▶ **节选原文**
1、LeetCode24 两两交换链表中的节点
题目链接:24、两两交换链表中的节点
要想清楚终止条件,cur每次指向要交换的两个节点的前一个节点,cur = cur->next->next;
若链表元素个数为偶数 , 则最后时刻 cur->next = NULL;
若链表元素个数为奇数,则最后时刻 cur->next->next = NULL;
最后要返回 dummyHead->next, 因为交换节点后 head 为 “2”,不是原来的 “1”。
class Solution {
public:
ListNode* swapPairs(ListNode* head) {
ListNode * dummyHead = new ListNode(0);
dummyHead->next = head;
ListNode * cur = dummyHead;
while(cur->next!=NULL && cur->next->next!=NULL)
{
ListNode * temp = cur->next;
ListNode * temp1 = cur->next->next->next;
cur->next = cur->next->next;
cur->next->next = temp;
cur->next->next->next = temp1;
cur = cur->next->next;
}
return dummyHead->next;
}
};
2、LeetCode19 删除链表的倒数第N个节点
题目链接:19、删除链表的倒数第N个节点
用快慢指针,快指针先向后移动N+1个节点,然后当快指针不为NULL时,快慢指针一起向后移动,快指针为NULL时,慢指针刚好移动到 倒数第N个节点的前一个节点。
class Solution {
public:
ListNode* removeNthFromEnd(ListNode* head, int n) {
ListNode * dummyHead = new ListNode(0);
dummyHead->next = head;
ListNode * fast = dummyHead;
ListNode * slow = dummyHead;
n++;
while(n-- && fast!=NULL)
{
fast = fast->next;
}
while(fast!=NULL)

▶ **已知信息**
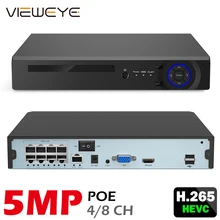 Камера видеонаблюдения ViewEye H.265 H.264 4/8 каналов POE NVR IP P2P ONVIF 2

▶ **问题详情**
接着写完上面那篇链表题解,从它最后一行代码之后开始。

▶ **回答**
{
fast = fast->next;
slow = slow->next;
}
ListNode * temp = slow->next;
slow->next = slow->next->next;
delete temp;
return dummyHead->next;
}
};
3、LeetCode160 链表相交
题目链接:160 链表相交
class Solution {
public:
ListNode *getIntersectionNode(ListNode *headA, ListNode *headB) {
ListNode * cura = headA;
ListNode * curb = headB;
int lenA = 0;
int lenB = 0;
while(cura)
{
lenA++;
cura = cura->next;
}
while(curb)
{
lenB++;
curb = curb->next;
}
cura = headA;
curb = headB;
// 让curA为最长链表的头,lenA为其长度
if (lenB > lenA)
{
swap(lenA,lenB);
swap(cura,curb);
}
//求长度差
int gap = lenA - lenB;
while (gap--)
{
cura = cura->next;
}
while(cura)
{
if (cura == curb)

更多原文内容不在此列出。